Tarefa proposta:
Transcreva, sem alterações, o trecho da reportagem sobre as famílias atingidas em Mariana que vai de "Mariana – Um" a "não se comprometeu.".

── Documento de origem

Mariana – Um mês fora de casa. Um mês em que a vida depende de horários, vontades e até do dinheiro de terceiros. Para famílias que tiveram propriedades devastadas pela lama em Mariana, as perdas não se resumem à moradia: elas se transformaram em prisioneiras da tragédia. Privada de seus espaços, empregos e produções de subsistência, a maioria ainda não tem o mais básico dos direitos atendido: uma renda que permita um mínimo de autonomia na vida pós-desastre. Responsável pela tragédia, a mineradora Samarco se limita a informar que começou a distribuir o primeiro lote de 115 cartões que garantirão o auxílio mensal de R$ 788 por núcleo familiar, mais 20% por dependente. Porém, são cerca de 350 famílias à espera do rendimento. Isso sem contar o dinheiro com que os desabrigados contam para começar a reerguer suas vidas – R$ 10 mil –, com o qual a companhia não se comprometeu.

────
── Registros fornecidos

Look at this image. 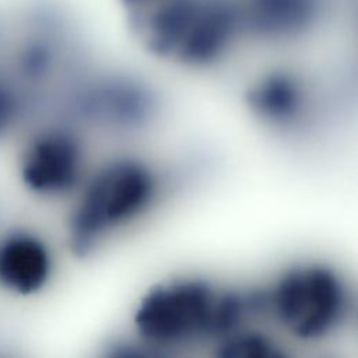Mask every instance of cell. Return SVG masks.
<instances>
[{"instance_id": "5b68a950", "label": "cell", "mask_w": 358, "mask_h": 358, "mask_svg": "<svg viewBox=\"0 0 358 358\" xmlns=\"http://www.w3.org/2000/svg\"><path fill=\"white\" fill-rule=\"evenodd\" d=\"M76 116L108 133H133L150 124L159 109L155 91L126 73H103L80 80L71 91Z\"/></svg>"}, {"instance_id": "3957f363", "label": "cell", "mask_w": 358, "mask_h": 358, "mask_svg": "<svg viewBox=\"0 0 358 358\" xmlns=\"http://www.w3.org/2000/svg\"><path fill=\"white\" fill-rule=\"evenodd\" d=\"M161 178L147 161L119 155L85 175L67 217V242L76 256L95 253L112 236L140 221L159 199Z\"/></svg>"}, {"instance_id": "7c38bea8", "label": "cell", "mask_w": 358, "mask_h": 358, "mask_svg": "<svg viewBox=\"0 0 358 358\" xmlns=\"http://www.w3.org/2000/svg\"><path fill=\"white\" fill-rule=\"evenodd\" d=\"M18 105V96L14 88L0 77V136H3L15 122Z\"/></svg>"}, {"instance_id": "30bf717a", "label": "cell", "mask_w": 358, "mask_h": 358, "mask_svg": "<svg viewBox=\"0 0 358 358\" xmlns=\"http://www.w3.org/2000/svg\"><path fill=\"white\" fill-rule=\"evenodd\" d=\"M213 347L222 358H280L285 355L282 345L271 334L250 324L236 329Z\"/></svg>"}, {"instance_id": "8992f818", "label": "cell", "mask_w": 358, "mask_h": 358, "mask_svg": "<svg viewBox=\"0 0 358 358\" xmlns=\"http://www.w3.org/2000/svg\"><path fill=\"white\" fill-rule=\"evenodd\" d=\"M25 186L43 197L74 194L87 175L85 150L76 130L49 126L27 143L20 161Z\"/></svg>"}, {"instance_id": "6da1fadb", "label": "cell", "mask_w": 358, "mask_h": 358, "mask_svg": "<svg viewBox=\"0 0 358 358\" xmlns=\"http://www.w3.org/2000/svg\"><path fill=\"white\" fill-rule=\"evenodd\" d=\"M264 317L262 288L221 285L199 275H179L150 287L133 312V327L147 354L197 344H217Z\"/></svg>"}, {"instance_id": "9c48e42d", "label": "cell", "mask_w": 358, "mask_h": 358, "mask_svg": "<svg viewBox=\"0 0 358 358\" xmlns=\"http://www.w3.org/2000/svg\"><path fill=\"white\" fill-rule=\"evenodd\" d=\"M53 257L46 242L34 232L17 229L0 241V284L17 294L31 295L50 280Z\"/></svg>"}, {"instance_id": "52a82bcc", "label": "cell", "mask_w": 358, "mask_h": 358, "mask_svg": "<svg viewBox=\"0 0 358 358\" xmlns=\"http://www.w3.org/2000/svg\"><path fill=\"white\" fill-rule=\"evenodd\" d=\"M245 103L253 119L268 130L291 133L306 123L312 95L296 73L288 69H271L249 84Z\"/></svg>"}, {"instance_id": "7a4b0ae2", "label": "cell", "mask_w": 358, "mask_h": 358, "mask_svg": "<svg viewBox=\"0 0 358 358\" xmlns=\"http://www.w3.org/2000/svg\"><path fill=\"white\" fill-rule=\"evenodd\" d=\"M129 17L150 55L187 69L218 64L245 36L241 0H158Z\"/></svg>"}, {"instance_id": "277c9868", "label": "cell", "mask_w": 358, "mask_h": 358, "mask_svg": "<svg viewBox=\"0 0 358 358\" xmlns=\"http://www.w3.org/2000/svg\"><path fill=\"white\" fill-rule=\"evenodd\" d=\"M262 294L264 317L303 343L333 336L352 309L347 280L322 262H298L282 268Z\"/></svg>"}, {"instance_id": "ba28073f", "label": "cell", "mask_w": 358, "mask_h": 358, "mask_svg": "<svg viewBox=\"0 0 358 358\" xmlns=\"http://www.w3.org/2000/svg\"><path fill=\"white\" fill-rule=\"evenodd\" d=\"M241 8L245 36L289 42L319 24L324 0H241Z\"/></svg>"}, {"instance_id": "8fae6325", "label": "cell", "mask_w": 358, "mask_h": 358, "mask_svg": "<svg viewBox=\"0 0 358 358\" xmlns=\"http://www.w3.org/2000/svg\"><path fill=\"white\" fill-rule=\"evenodd\" d=\"M59 62L56 42L48 36H38L29 41L20 55V69L22 74L34 81H41L52 76Z\"/></svg>"}, {"instance_id": "4fadbf2b", "label": "cell", "mask_w": 358, "mask_h": 358, "mask_svg": "<svg viewBox=\"0 0 358 358\" xmlns=\"http://www.w3.org/2000/svg\"><path fill=\"white\" fill-rule=\"evenodd\" d=\"M158 0H120V3L126 7V10L129 11V14L140 11L151 4H154Z\"/></svg>"}]
</instances>
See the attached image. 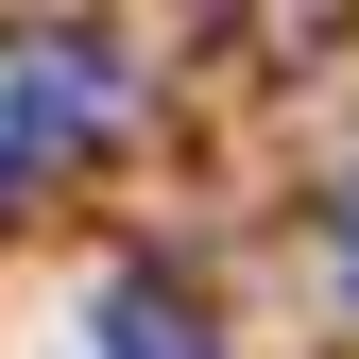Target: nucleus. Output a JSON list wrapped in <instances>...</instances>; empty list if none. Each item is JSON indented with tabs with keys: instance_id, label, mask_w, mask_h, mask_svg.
Wrapping results in <instances>:
<instances>
[{
	"instance_id": "7ed1b4c3",
	"label": "nucleus",
	"mask_w": 359,
	"mask_h": 359,
	"mask_svg": "<svg viewBox=\"0 0 359 359\" xmlns=\"http://www.w3.org/2000/svg\"><path fill=\"white\" fill-rule=\"evenodd\" d=\"M325 257H342V291H359V189H342V205H325Z\"/></svg>"
},
{
	"instance_id": "f03ea898",
	"label": "nucleus",
	"mask_w": 359,
	"mask_h": 359,
	"mask_svg": "<svg viewBox=\"0 0 359 359\" xmlns=\"http://www.w3.org/2000/svg\"><path fill=\"white\" fill-rule=\"evenodd\" d=\"M86 325H103V359H205L171 274H103V308H86Z\"/></svg>"
},
{
	"instance_id": "f257e3e1",
	"label": "nucleus",
	"mask_w": 359,
	"mask_h": 359,
	"mask_svg": "<svg viewBox=\"0 0 359 359\" xmlns=\"http://www.w3.org/2000/svg\"><path fill=\"white\" fill-rule=\"evenodd\" d=\"M103 120H120V69H103V34H18V52H0V205H18L34 171H69Z\"/></svg>"
}]
</instances>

────

Resultado da tarefa:
Mariana – Um mês fora de casa. Um mês em que a vida depende de horários, vontades e até do dinheiro de terceiros. Para famílias que tiveram propriedades devastadas pela lama em Mariana, as perdas não se resumem à moradia: elas se transformaram em prisioneiras da tragédia. Privada de seus espaços, empregos e produções de subsistência, a maioria ainda não tem o mais básico dos direitos atendido: uma renda que permita um mínimo de autonomia na vida pós-desastre. Responsável pela tragédia, a mineradora Samarco se limita a informar que começou a distribuir o primeiro lote de 115 cartões que garantirão o auxílio mensal de R$ 788 por núcleo familiar, mais 20% por dependente. Porém, são cerca de 350 famílias à espera do rendimento. Isso sem contar o dinheiro com que os desabrigados contam para começar a reerguer suas vidas – R$ 10 mil –, com o qual a companhia não se comprometeu.